Tutto ciò era vero prima del Covid e lo è ancor più oggi nonostante un significativo ridimensionamento del calciomercato (siamo passati dal record di cessione stagionale di 240 milioni di Neymar nel 2018 ai poco più di 100 per Lukaku e Grealish). Cosi, anche lo squilibrio di spesa tra grandi e piccoli club aumenta, nonostante lo short di liquidità i bilanci sopportano i prestiti meglio degli acquisti, perciò crescono le cessioni mascherate da prestiti. In generale si scambiano molti meno calciatori, ma i pochi campioni, o presunti tali, finiscono inevitabilmente a Manchester, Londra, Parigi e Madrid (ormai anche Barcellona sembra uscita dal giro dei big spender). Di nuovo, perché? I fattori sono diversi, proviamo a metterli in fila:<
- Si tratta di club con volume d’affari di molto sopra la media (comunque sempre sopra i 500 milioni) e con strutture finanziarie sottoposte a maggior leva in virtù di una superiore capacità di accesso al mercato dei capitali anche perché possono contare su asset immobiliari. Insomma, hanno maggiore liquidità anche se generata a debito.
- Le proprietà dei club predatori è di solito nelle mani di soggetti con capacità di spesa significativa – beyond the money – per i quali il calcio rappresenta un tassello di interessi ben più ampi. Per questi proprietari le operazioni che sarebbero insostenibili nel perimetro del bilancio della società sportiva risultano marginali e profittevoli nel contesto allargato del giro di affari in cui sono inseriti (è questo il caso di Chelsea e Psg).
- L’attuale contesto regolamentare lascia margini di manovra più ampi. Il Financial Fair Play che è stato sospeso per evidente inapplicabilità indotta dal Covid, ma anche per una inevitabile revisione, apre praterie inattese ai pochi club di cui sopra alimentando ulteriormente il divario tra piccole e grandi.
- Poi ci sono i distinguo di tipo logico.
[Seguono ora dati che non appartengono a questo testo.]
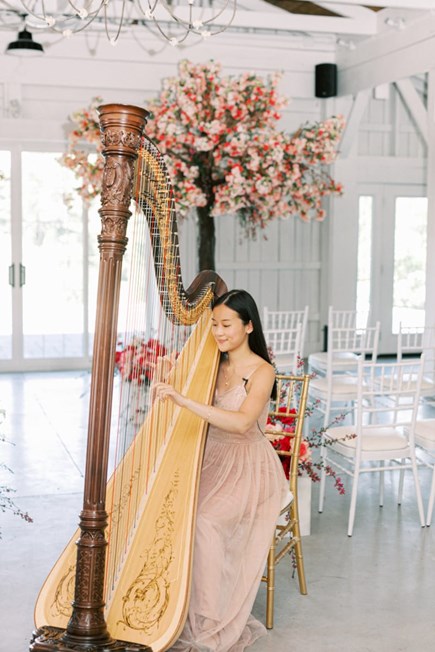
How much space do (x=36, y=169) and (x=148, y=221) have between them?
22.7 feet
Nel caso del Psg, si aggiunge la concomitanza con il mondiale del Qatar con il tentativo della famiglia Al Thani di incardinare il calcio nella strategia del paese di diversificazione dagli idrocarburi. Invece, per i club inglesi, certe spese rispondono alle nuove regole imposte dalla Brexit che prosciugano il bacino di campioni cui possono attingere, e forse anche con l’esigenza di ricucire lo strappo con la tifoseria generato dal maldestro tentativo della Superlega, che mirava a raggiungere l’oligopolio per statuto.
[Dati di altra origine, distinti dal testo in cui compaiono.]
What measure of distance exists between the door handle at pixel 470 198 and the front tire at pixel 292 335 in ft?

In definitiva appare evidente come sia in atto una esplicita strategia di accaparramento delle risorse volta a concentrare le risorse disponibili verso un numero ridotto di club (e quindi a vantaggio di pochi calciatori superpagati) ancor più di quanto non avvenisse in precedenza. Più o meno quello si proponeva di fare la Superlega, appunto.
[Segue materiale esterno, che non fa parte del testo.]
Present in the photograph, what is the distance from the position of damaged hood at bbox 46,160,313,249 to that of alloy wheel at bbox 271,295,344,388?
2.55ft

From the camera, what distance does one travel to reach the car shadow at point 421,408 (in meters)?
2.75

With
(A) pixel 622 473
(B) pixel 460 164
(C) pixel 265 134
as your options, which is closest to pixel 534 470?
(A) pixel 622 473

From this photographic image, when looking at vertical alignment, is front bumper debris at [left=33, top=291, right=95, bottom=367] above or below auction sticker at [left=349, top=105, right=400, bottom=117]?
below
La strategia predatoria avrà successo? Questo dipenderà dalla capacità di trasformare la spesa in risultati sportivi, il che nel calcio non è scontato, ma anche dalla capacità delle istituzioni di garantire sostenibilità ed equilibrio all’industria e competitività allo sport. Nel frattempo abituiamoci a ridimensionare le pretese di mercato dei club nostrani.
Per creare valore ci toccherà finalmente investire nello sviluppo dei giovani calciatori italiani. Una fabbrica del talento efficiente, moderna e in grado di creare valore economico e sociale.